UNA CURA PER MOLTI O PER CIASCUNO? NUOVE STRATEGIE PER MALATTIE GENETICHE RARE

Federica Basilico, coordinatrice Unità di business development Fondazione Telethon

Nicola Brunetti Pierri, group leader TIGEM e docente Università di Napoli Federico II

Nicla Panciera, giornalista scientifica

Le malattie genetiche rare sono migliaia, ma le terapie disponibili sono ancora molto poche.
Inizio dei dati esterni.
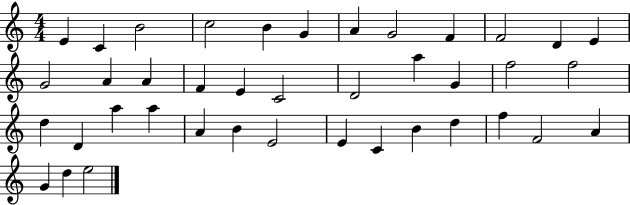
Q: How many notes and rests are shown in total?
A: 40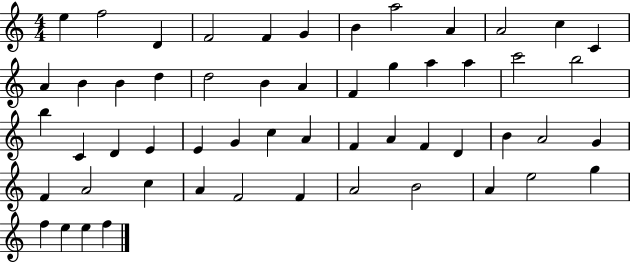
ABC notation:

X:1
T:Untitled
M:4/4
L:1/4
K:C
e f2 D F2 F G B a2 A A2 c C A B B d d2 B A F g a a c'2 b2 b C D E E G c A F A F D B A2 G F A2 c A F2 F A2 B2 A e2 g f e e f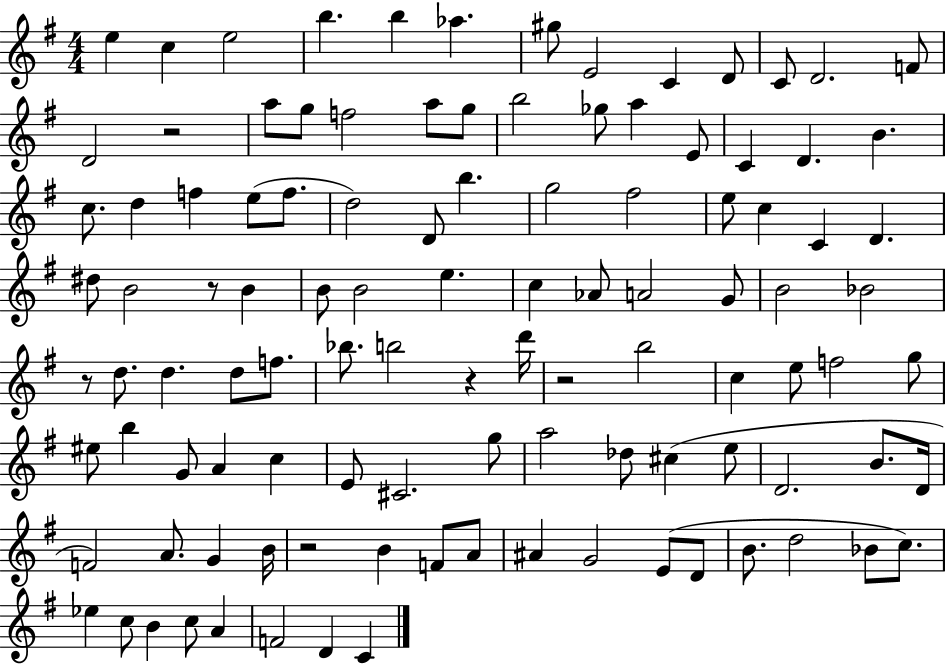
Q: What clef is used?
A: treble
Come si può ampliare il numero di pazienti che possono accedere a una cura? Da un lato, la ricerca punta su piattaforme tecnologiche capaci di “scalare” le terapie geniche, rendendole applicabili a gruppi sempre più ampi di malattie, anche grazie a strategie sempre più innovative. Dall’altro, si afferma un approccio apparentemente opposto: quello delle terapie “n of 1”, progettate su misura per singoli pazienti. Attraverso esempi concreti e prospettive future, l’incontro esplora come queste strategie possano convivere e contribuire, ciascuna con le proprie specificità, ad ampliare l’accesso alle cure, e quali sfide — dalla sostenibilità alla regolazione — sarà necessario affrontare per trasformare la promessa scientifica in accesso reale alle terapie.